** Text block follows **
Has anybody ever planned to, or actually submitted, model pics and an article for publication in a modeling magazine? After going back and forth with "I will, I won't, I will, I won't......" for 2 years after my HMS Habakkuk model was completed, I'm now starting to plan again to take pics of it and possibly submit it to FSM (FineScale Modeler) magazine.
But........I don't know anything about photography nor do I have any good photographic equipment. The only camera I have is a Sony Cybershot DSC-W310 with 4x zoom, and up to 12.1 megapixels. I need tips on lighting, backdrops, etc., etc.  I've got a clothes rack similar to this:

........that I could hang a large sheet/tarp/etc. over to use as a backdrop, then set a table in front of the rack with my model on top of it.
Setting the model like so on top of my tv stand below just isn't going to cut it and doesn't look good.
Modeling isn't just about how good the gluing or painting, etc. looks. It's also about how creative and imaginative you can be with a subject.
My modeling philosophy is: Don't build what everyone else has done. Build instead what nobody has seen or done before.

Weaver

Background ideas sound good.

How much control do you have over the camera? Is it all auto modes or can you set parameters individually?

Do you have a tripod?
"Things need not have happened to be true. Tales and dreams are the shadow-truths that will endure when mere facts are dust and ashes, and forgot."
 - Sandman: A Midsummer Night's Dream, by Neil Gaiman

"I dunno, I'm making this up as I go."
 - Indiana Jones

seadude

I can probably set most camera parameters individually.
http://reviews.cnet.com/digital-cameras/sony-cyber-shot-dsc/4507-6501_7-33946411.html
http://www.imaging-resource.com/PRODS/W310/W310DAT.HTM

I have a tripod, but it's a very small one that can sit on a desk or small table. As far as background goes, what should I use? Cardboard? A sheet/cloth? A wall? The background shouldn't be the same colors as the ship hull otherwise the ship and background will "blend in" if you know what I mean.
** End of Text block **
** Data below follows **
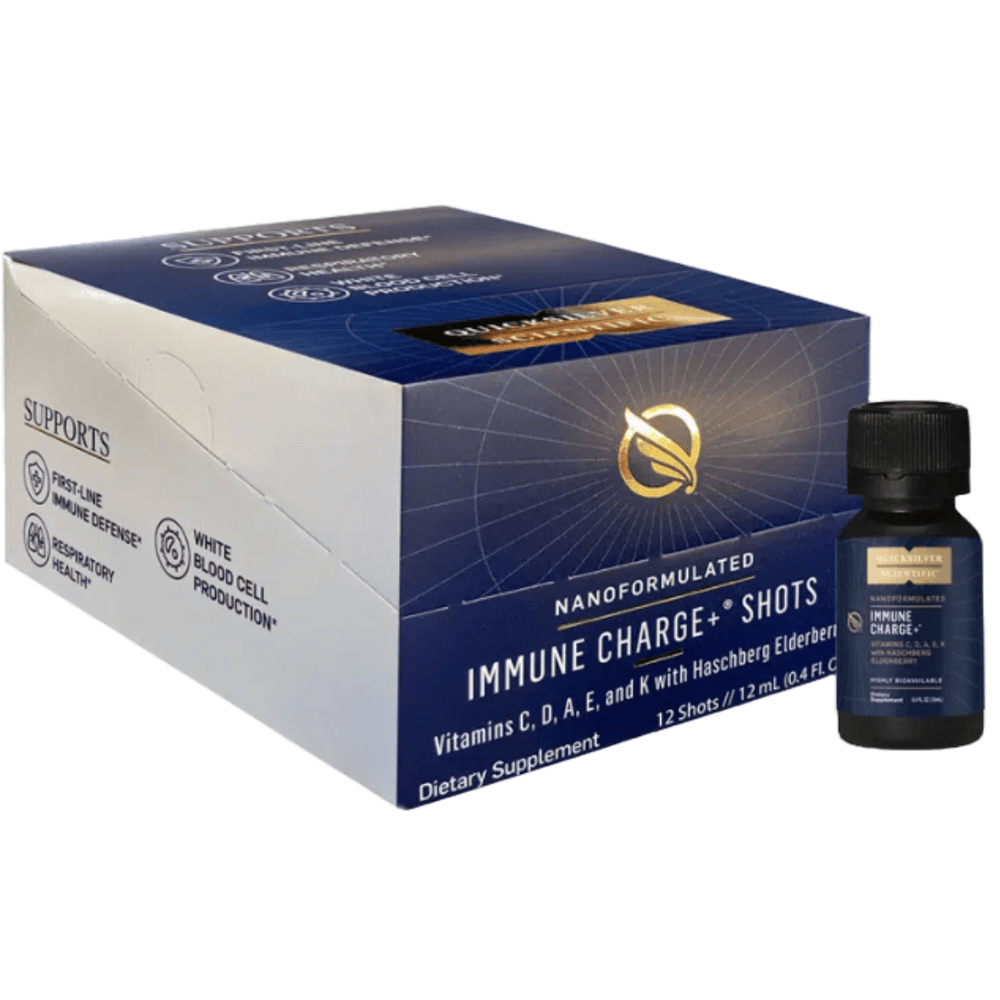 Buy Immune Charge | 12 x 12ml shots UK online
** End of Data below **
#### Tasks for this exercise
**a.** Could you repeat the model photography thread starting at "- Sandman: A" and ending at "camera parameters individually.", swapping "camera parameters" for "camera settings"?
**b.** How would you sum up the model photography thread in two sentences?

#### List of solutions
**a.**
- Sandman: A Midsummer Night's Dream, by Neil Gaiman

"I dunno, I'm making this up as I go."
 - Indiana Jones

seadude

I can probably set most camera settings individually.

**b.** A modeler who finished an HMS Habakkuk model two years earlier plans to photograph it and possibly submit it to FineScale Modeler magazine, but knows little about photography, owns only a Sony Cybershot DSC-W310, and asks for tips on lighting and backdrops. When another member asks about camera control and a tripod, the modeler replies that most camera parameters can probably be set individually and that the only tripod is a small tabletop one, then asks what background to use, noting that it shouldn't match the hull colors.